Leon Garfield,74, who brought alive ancient Greece and...

DEATHS ELSEWHERE

June 05, 1996

Leon Garfield,74, who brought alive ancient Greece and 18th-century London for a generation of young readers, died Sunday in a London hospital from complications after surgery, his agents said yesterday.

Winner of the Carnegie Medal for children's literature, Mr. Garfield wrote 33 vivid, exciting tales for older children, without condescending or conceding much to their age. Their parents enjoyed the books almost as much.

"One does not write for children," Mr. Garfield once said. "One writes so that children can understand. Which means writing as clearly, vividly and truthfully as possible. Adults might put up with occasional lapses; children are far less tolerant."

His most famous book, "Smith," published in 1967, is about a 12-year-old pickpocket, a "sooty spirit of the violent and ramshackle town," who finds his life in danger after he steals a document. Full of colorful detail about social inequities in 18th-century England, "Smith" is used as a textbook in many British schools.

His retelling of Greek myths in "The God Beneath the Sea" won the Carnegie Medal in 1970. "John Diamond" won a Whitbread Award in 1980.

Vice Adm. Thomas F. Connolly,86, who helped develop the F-14 fighter jet and was the inspiration for its Tomcat nickname, died of an aortic aneurysm May 24 in Holland, Mich.

During his 38-year career, Admiral Connolly rose from Naval Academy honor graduate to commander of the Naval Air Force Pacific Fleet in 1965. In World War II, he commanded 40 pilots and 1,200 Navy personnel, and was awarded the Distinguished Flying Cross and Air Medals.

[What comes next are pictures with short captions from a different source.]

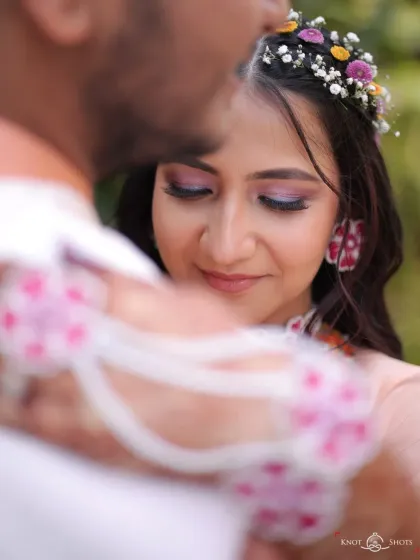A romantic close-up with her partner. The soft, colorful eye makeup is visible here, adding a touch of artistry to her Haldi look.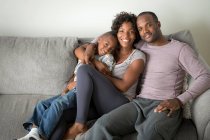 Portrait of parents and son sitting on sofa — Stock Photo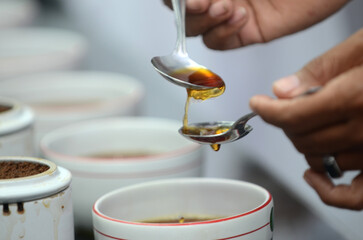 Detailed photo of tea drops tasted by a tea taster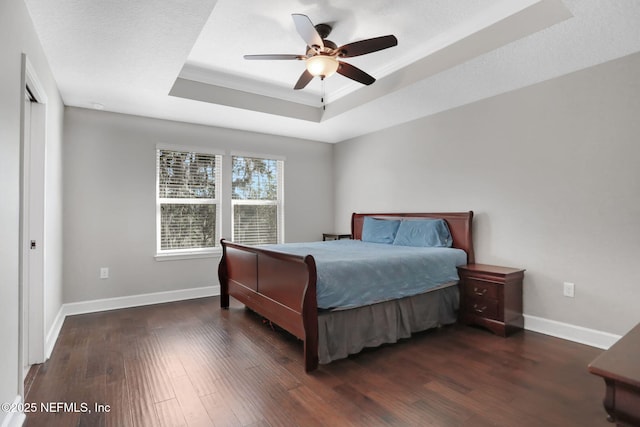 bedroom with a textured ceiling, dark wood-type flooring, a raised ceiling, and ceiling fan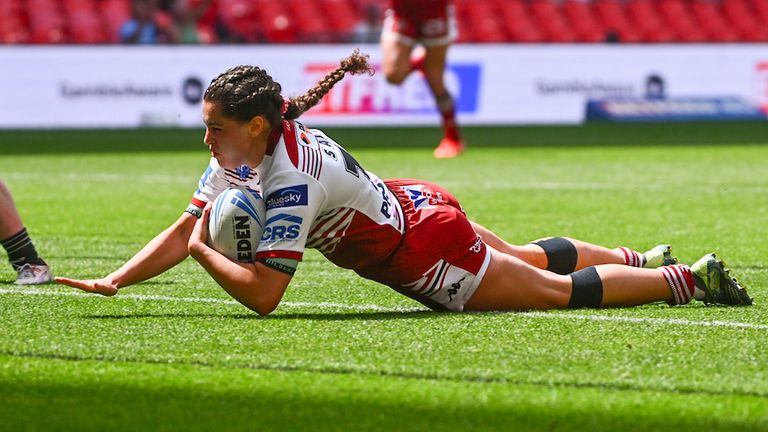 - Wigan's Beri Salihi scores a try against St Helens.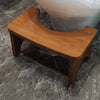 A wooden squat stool with a curved seat and four legs is shown on a marbled floor.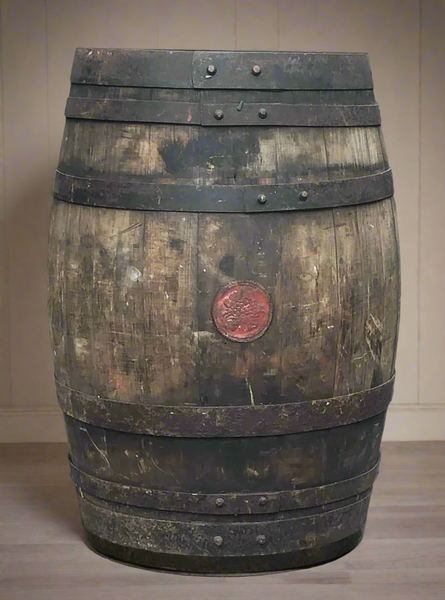 Copper banded barrel with well worn patina and inset circular motif panel of grapes.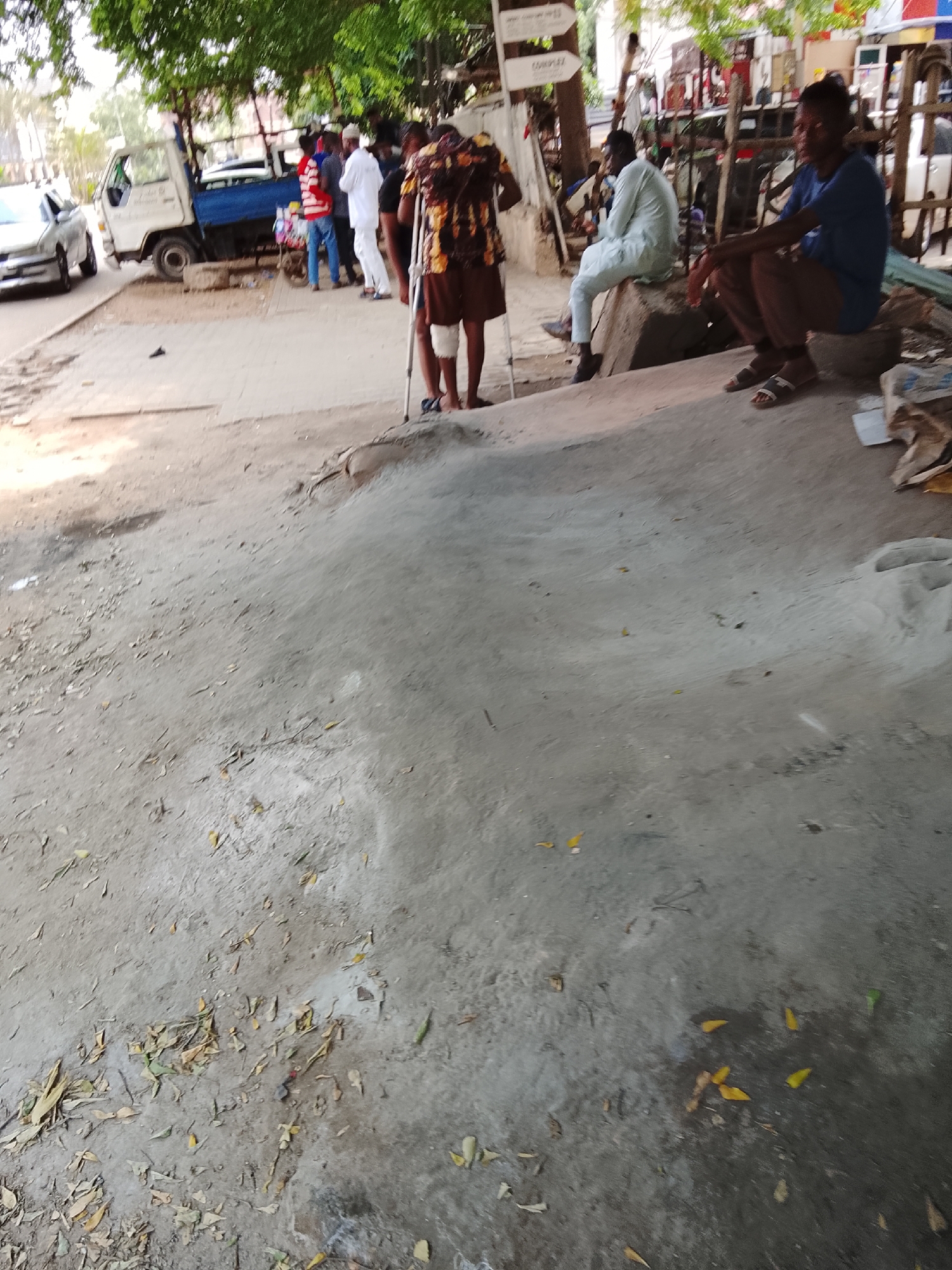 In Abuja, Nigeria, a scene unfolds on a dusty street with a white truck parked on the left. Several people are present, including a man with a crutch standing near a food stall. Another man is seated on a raised concrete structure, facing away from the camera. The environment is characterized by dry earth, scattered leaves, and the presence of debris. The time of day appears to be daytime, with sunlight casting shadows.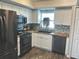 Updated kitchen featuring new appliances, butcher block countertops and tile backsplash at 730 Barber Cir, Lakeland, FL 33803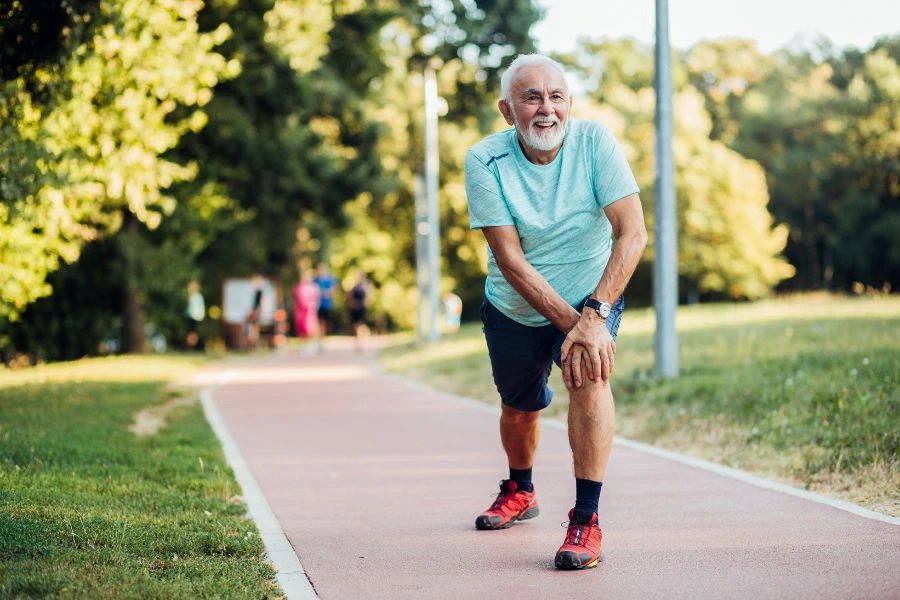 Homem idoso sorridente se alongando ao ar livre em uma pista de caminhada cercada por árvores em um parque. Ele veste uma camiseta azul, shorts escuros e tênis vermelhos, representando hábitos saudáveis, bem-estar e exercícios físicos na terceira idade.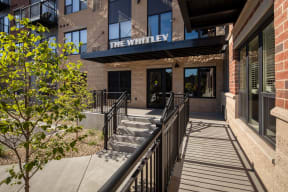 View of outdoor entrance way at The Whitley apartments.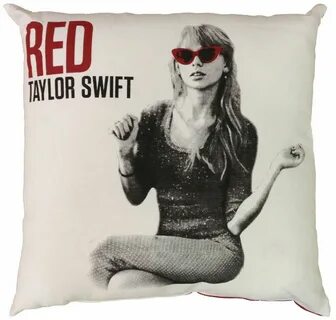 a real Taylor Swift pillow with her picture on it while wearing red sunglas...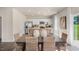 Modern kitchen with white cabinets, stainless steel appliances, and an island at 6429 Alfalfa Ln, Wake Forest, NC 27587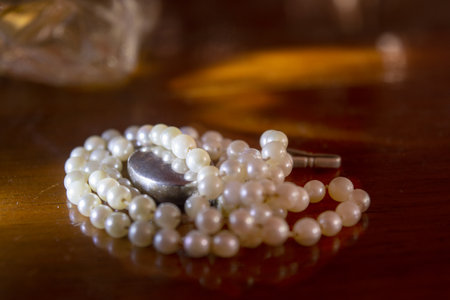 pearl necklace with light reflection on a wooden tableの写真素材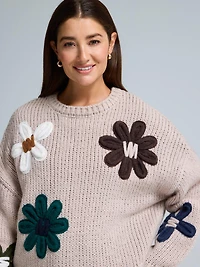 Chandail à motif floral et mailles perlées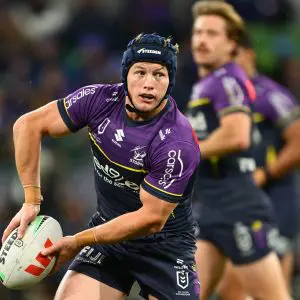 MELBOURNE, AUSTRALIA - JUNE 06: Harry Grant of the Storm passes the ball during the round 14 NRL match between Melbourne Storm and North Queensland Cowboys at AAMI Park, on June 06, 2025, in Melbourne, Australia. (Photo by Quinn Rooney/Getty Images)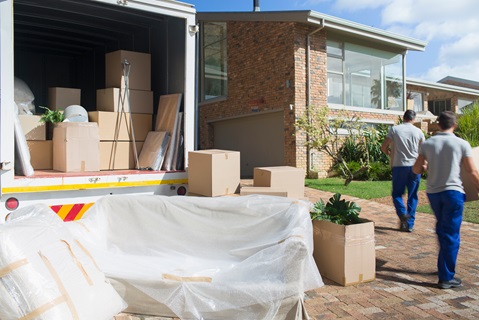 men moving boxes into a house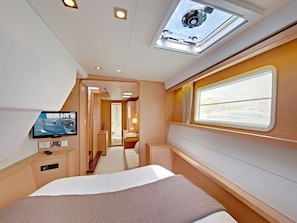 A modern interior with a bed, a television, a skylight, and a window.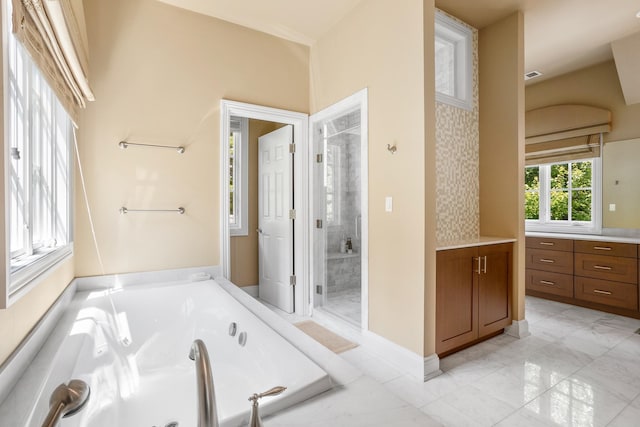 bathroom featuring vanity, visible vents, baseboards, a whirlpool tub, and a shower stall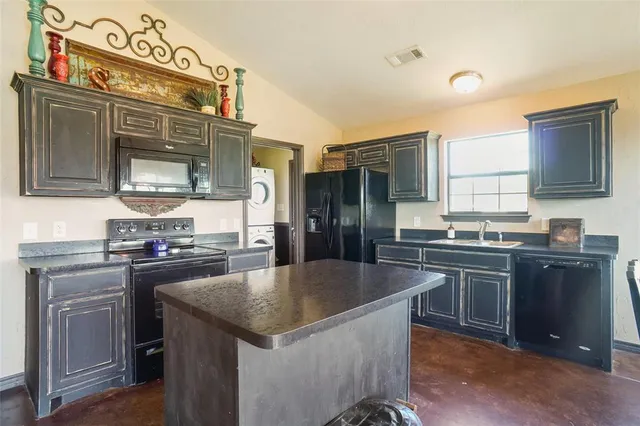 a kitchen with stainless steel appliances granite countertop a sink a stove and refrigerator
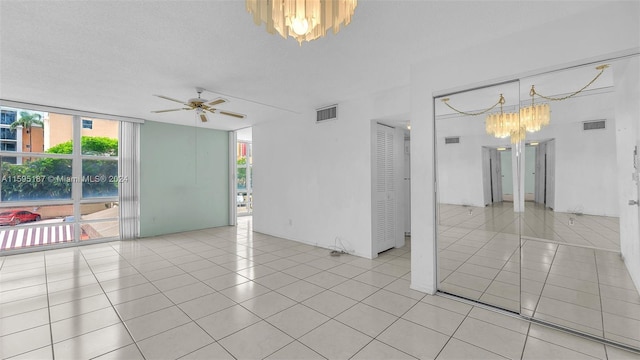 empty room featuring expansive windows, ceiling fan with notable chandelier, light tile patterned floors, and a textured ceiling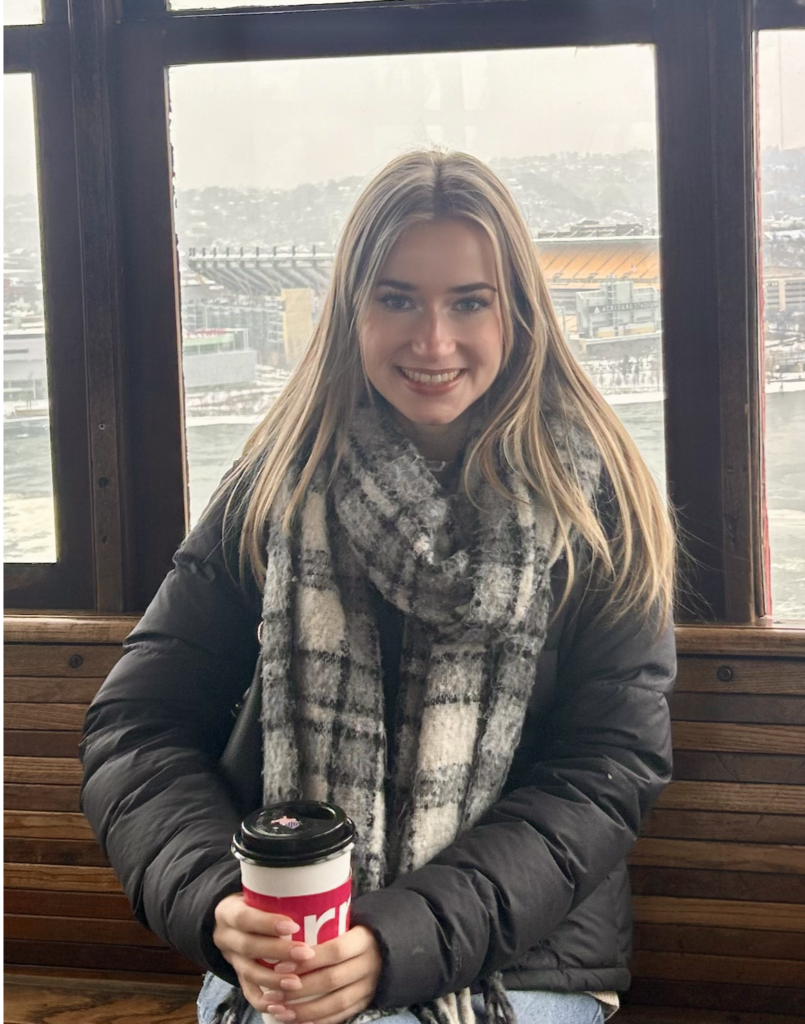 Carling McQuinn smiling and holding a cup of coffee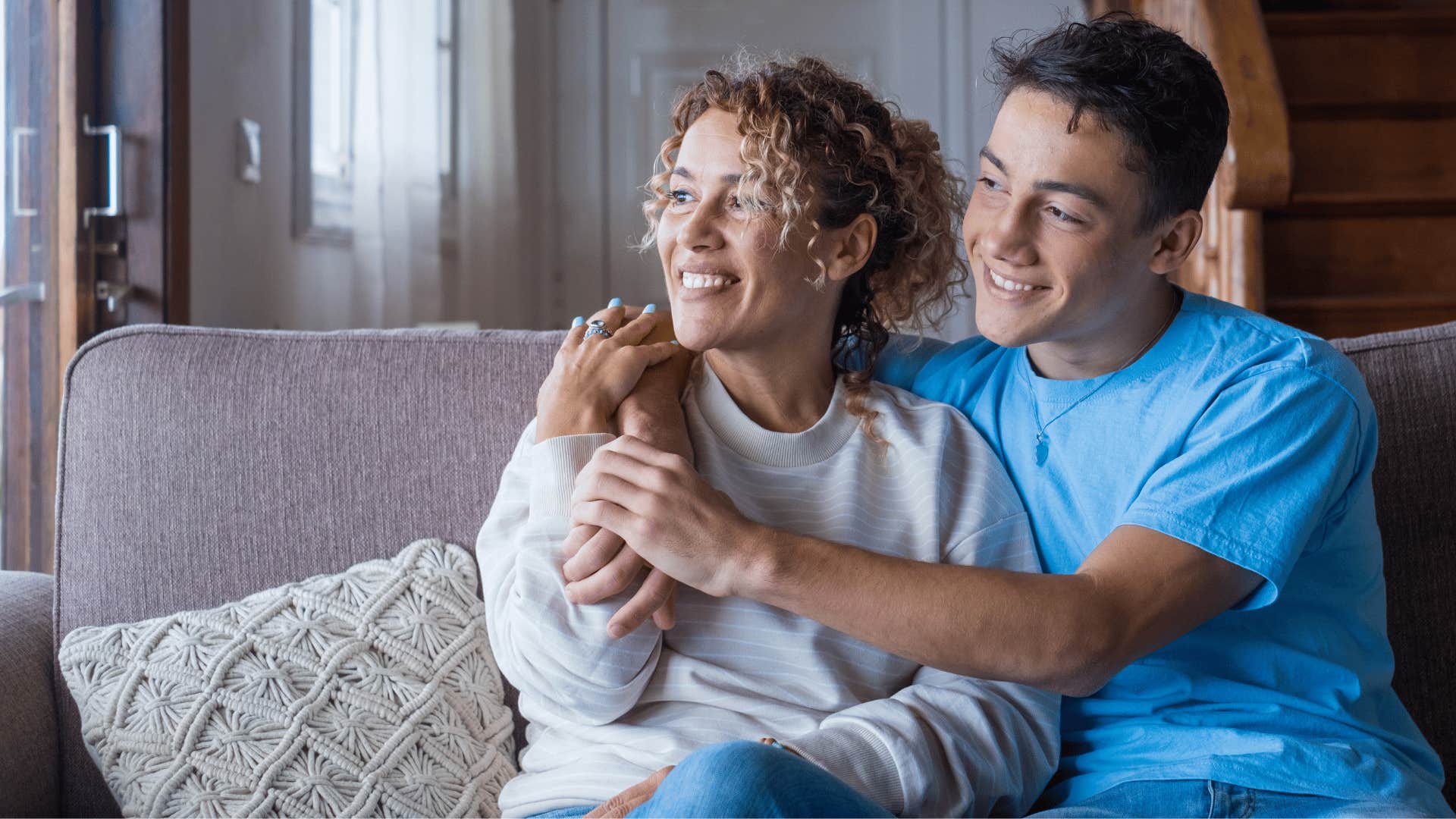 son hugging mom while they sit down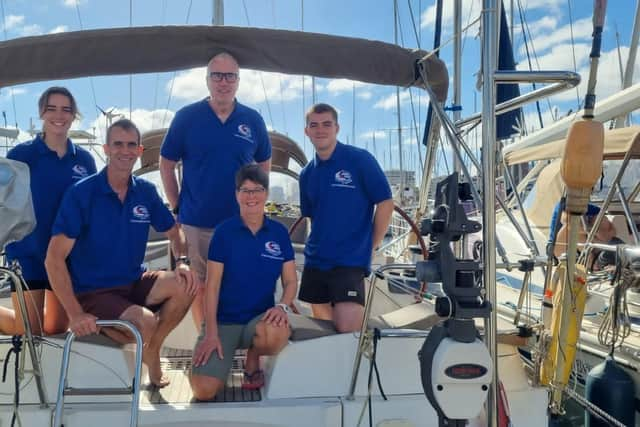 Michael Browne (centre) pictured with other members of Ballyronan Boat Club during their trip across the Atlantic.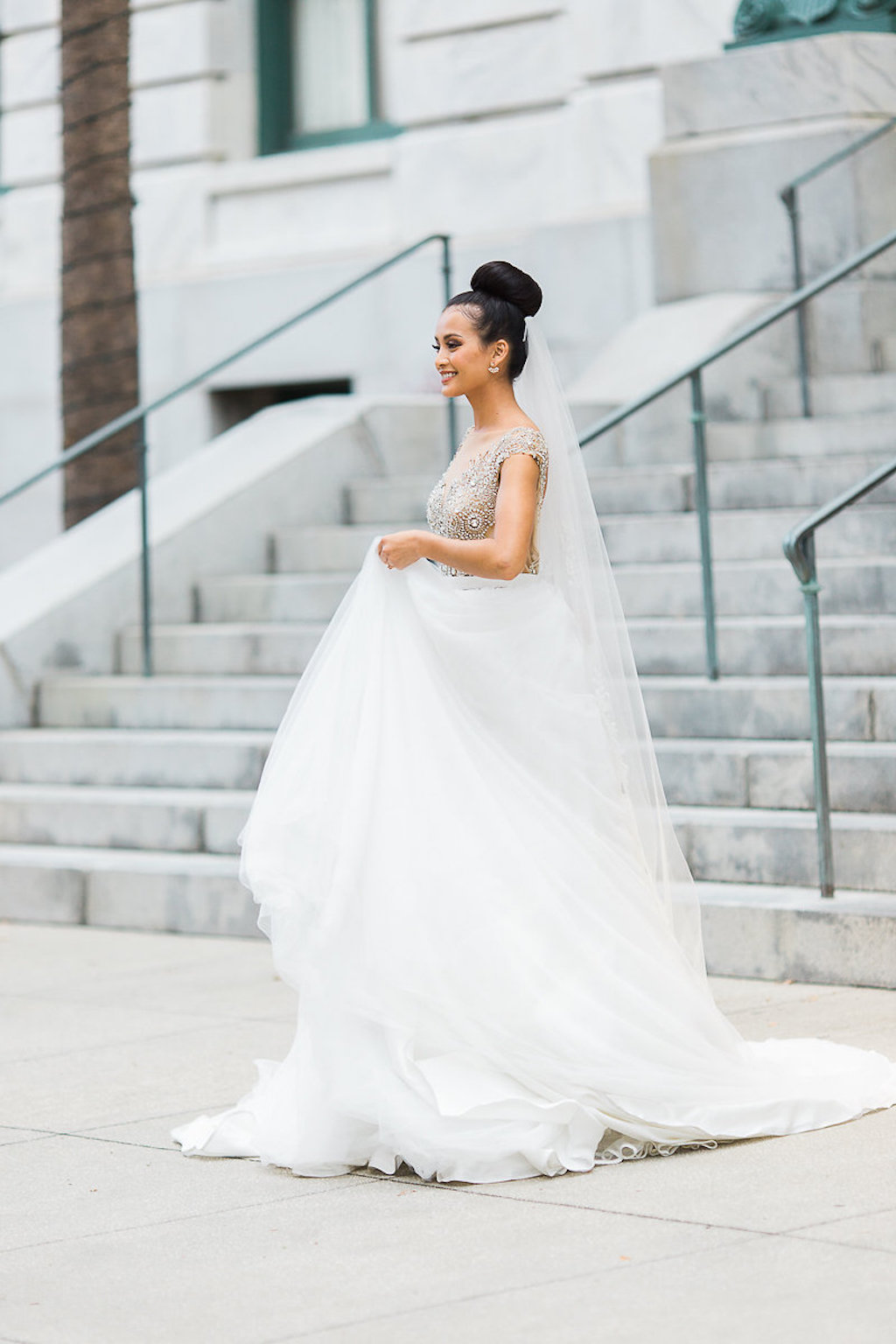 OUtdoor Bridal Portrait with Stylish Bun Updo, Long Veil, in Gold Beaded Lace Bodice Ballgown Wedding Dress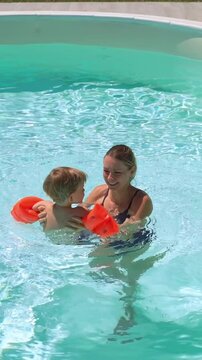 Smiling mother and her son wearing orange floaties, enjoying playtime in a swimming pool together
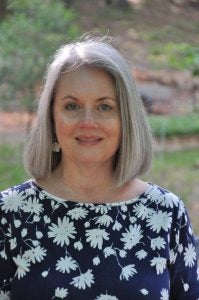 Ashley Memory, grey bob hair, blue top with white daisies on it. She is standing outside.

After the war, he was a test pilot and directed a training school that taught astronauts, including John Glenn and Alan Shepard.

Jean-Pierre Hutin,64, a French television host whose intense love for animals earned him a reputation for being dog's best friend, died Saturday in Paris. The cause of death was not known. Mr. Hutin became a household name in France for the TV program "30 Million Friends," a reference to the vast numbers of dogs and cats in France.

Don Grolnick,48, a pianist, songwriter and producer known for his work with artists Bonnie Raitt, Paul Simon and James Taylor, died Saturday of complications from non-Hodgkin's lymphoma in New York.

Henry Schwarzschild,70, a refugee from Hitler's Germany who became a prominent American spokesman for civil rights and against the death penalty, died Saturday of cancer in New York.